O dia nasceu nublado levando-me a desejar que mais tarde, uma leve chuvinha, chegue como uma bênção para as flores e frutos que me parecem sedentos.
Volto a olhar através da janela e sinto uma vontade imensa em ir lá fora, sentir mais de perto as brisas, na esperança de poder também me refrescar com suas deliciosas aragens.
Qual nada, tudo paradinho, nem uma só folhinha estremece, um só galho dança, parecendo que neste amanhecer, pelo menos por estas bandas de minha adorável Itaparica, a vida ainda repousa.
Penso então, na minha incapacidade em abrir mão de tudo quanto, elegi como ideal, percebendo e vivenciando na carne, a solidão por não ceder as investidas sorrateiras que presentes a cada momento, são incansáveis, tentando minar a construção de minhas condutas éticas que me foram árduas, conservar até o momento.
Percebo de forma impiedosa, o quanto a cada dia, esta minha resistência tem me custado em perdas de todos os níveis e ainda assim, permaneço inabalavelmente mais forte e consequentemente mais segura, lamentando sinceramente que o simples fato de não ceder, seja no que for que contrarie um certo senso comum, cada vez mais forte e assustadoramente apodrecido, afaste pessoas queridas, que como mangas carnudas e gostosas eu tenha me acostumado a degustar.
Questiono-me quanto, ao fato de estar errada, afinal, parece-me que tudo mudou, menos eu ou será que fui eu que lentamente, temi as mudanças e fechei-me nos redutos de minhas convicções, não abrindo espaço para também surfar nas águas de um sistema, totalmente poluído com os dejetos das inconsequentes vaidades?
Indago se também eu não gostaria de poder usufruir das benécias, velhas conhecidas e degustadas que as hipocrisias travestidas de progresso evolutivo, modernismo e o escambau oferecem e é claro, que preciso admitir que sim, mas também não me permito esquecer, o quanto me senti violentada, quando, em certa ocasião de minha vida, cedi aos encantos do “não estou nem aí.”
Eu sempre estive aí, porque minha consciência foi moldada para sê-lo e violentar a minha natureza, com certeza é um preço muito alto que não tenho como pagar, que não seja, adoecendo meu corpo e alma, colocando ansiedade em minha mente e destruindo a capacidade de sentir e vivenciar a vida em absoluta harmonia.
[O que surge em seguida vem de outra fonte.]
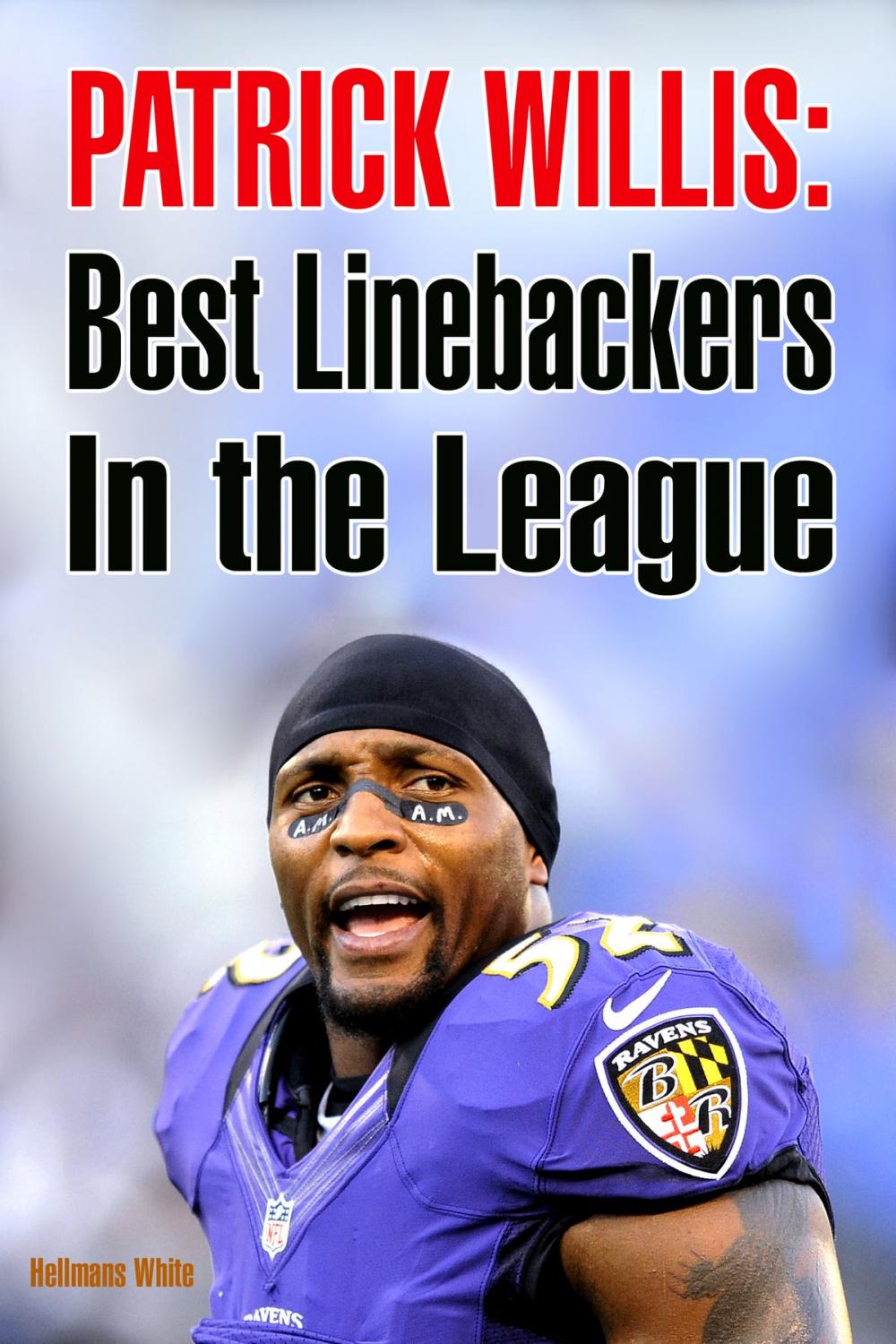 Big bigCover of Patrick Willis: Best Linebackers in the League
Portanto, ser fiel a mim é o único bem que possuo, garantindo-me a régua e o compasso que medem e resguardam o espaço de blindagem sem o qual, não posso me sentir existindo com qualidade.
E existir podendo sentir a vida em toda a sua completude, não é a lógica sustentadora da coerência do homem consigo e com o tudo mais?
Peço que me perdoem por ser esta pessoa ranheta, andando na contramão, só para aguar as flores que sistematicamente, estão sendo esquecidas pelos caminhos aparentemente corretos que estimulam a violência, através da manutenção da fome, da ignorância e da miséria de todos os níveis, num “não estou nem aí”, cada vez mais poderosamente destruidor de tudo quanto é belo, nobre e justo.